The setup went through several trial periods to figure out how to do it without compromising data quality.
“It was really exciting when I could finally get to the point to use these technologies together,” said Isenstein.
“We ended up mounting the VR headset onto a frame that people could just lean into and then their hands were free to move around and do whatever. And their head was still very stationary. This setup allowed the team to simulate a realistic sensory environment without compromising on data quality.”

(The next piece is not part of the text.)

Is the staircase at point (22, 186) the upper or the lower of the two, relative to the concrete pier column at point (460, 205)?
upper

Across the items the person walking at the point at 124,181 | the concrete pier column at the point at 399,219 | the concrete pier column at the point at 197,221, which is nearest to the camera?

Researchers aim to apply these methods to more complex movements in people with autism to understand stimming better.
Additional authors include Ed Freedman, PhD, Grace Rico, and Zakilya Brown of the University of Rochester.
Funding: This research was supported by the Schmitt Program in Integrative Neuroscience (SPIN) through the Del Monte Institute for Neuroscience pilot program, the Eunice Kennedy Shriver National Institute of Child Health and Human Development, the National Eye Institute, the National Institute on Aging, and the National Institutes of Health.
About this tactile processing and ASD research news
Author: Kelsie Smith Hayduk
Source: University of Rochester
Contact: Kelsie Smith Hayduk – University of Rochester
Image: The image is credited to Neuroscience News
Original Research: Open access.
“Adults on the autism spectrum differ from neurotypical peers when self-generating but not passively-experiencing somatosensation: a high-density electrophysiological (EEG) mapping and virtual reality study” by Emily Isenstein et al. NeuroImage
Abstract
Adults on the autism spectrum differ from neurotypical peers when self-generating but not passively-experiencing somatosensation: a high-density electrophysiological (EEG) mapping and virtual reality study
Little is known about how different features of tactile inputs affect somatosensory perception in autism.
In this study we combined high-density electroencephalography (EEG) and virtual reality (VR) to assess how the volition and pattern consistency of somatosensory stimulation influenced the electrophysiological responses in neurotypical (n = 30) and autistic (n = 30) adults.
Specifically, we compared N1 and P300 amplitudes when vibrotactile stimulation were actively triggered by self-motion (Active) versus passively triggered by target-motion (Passive).
We also measured the mismatch negativity (MMN) to assess how deviations in the pattern of stimulus duration affected the electrophysiological responses.
We observed comparable responses regardless of pattern deviation in the MMN time window between groups, but different patterns of amplitude in this time frame based on whether the stimulation was Active or Passive.
In the autism group we observed smaller N1 amplitudes in response to Passive, but not Active, vibrations as compared to the control group. Conversely, there were overall larger magnitude P300 amplitudes in the autism group, but comparable levels of Passive-to-Active attenuation between groups.
Overall, the autism cohort demonstrated variation from the neurotypical cohort with respect to the volition of the stimuli, but there were comparable results between groups in response to pattern deviation.
These findings suggest that there are subtle differences in how adults with and without autism handle self-generated and externally-generated somatosensory sensations.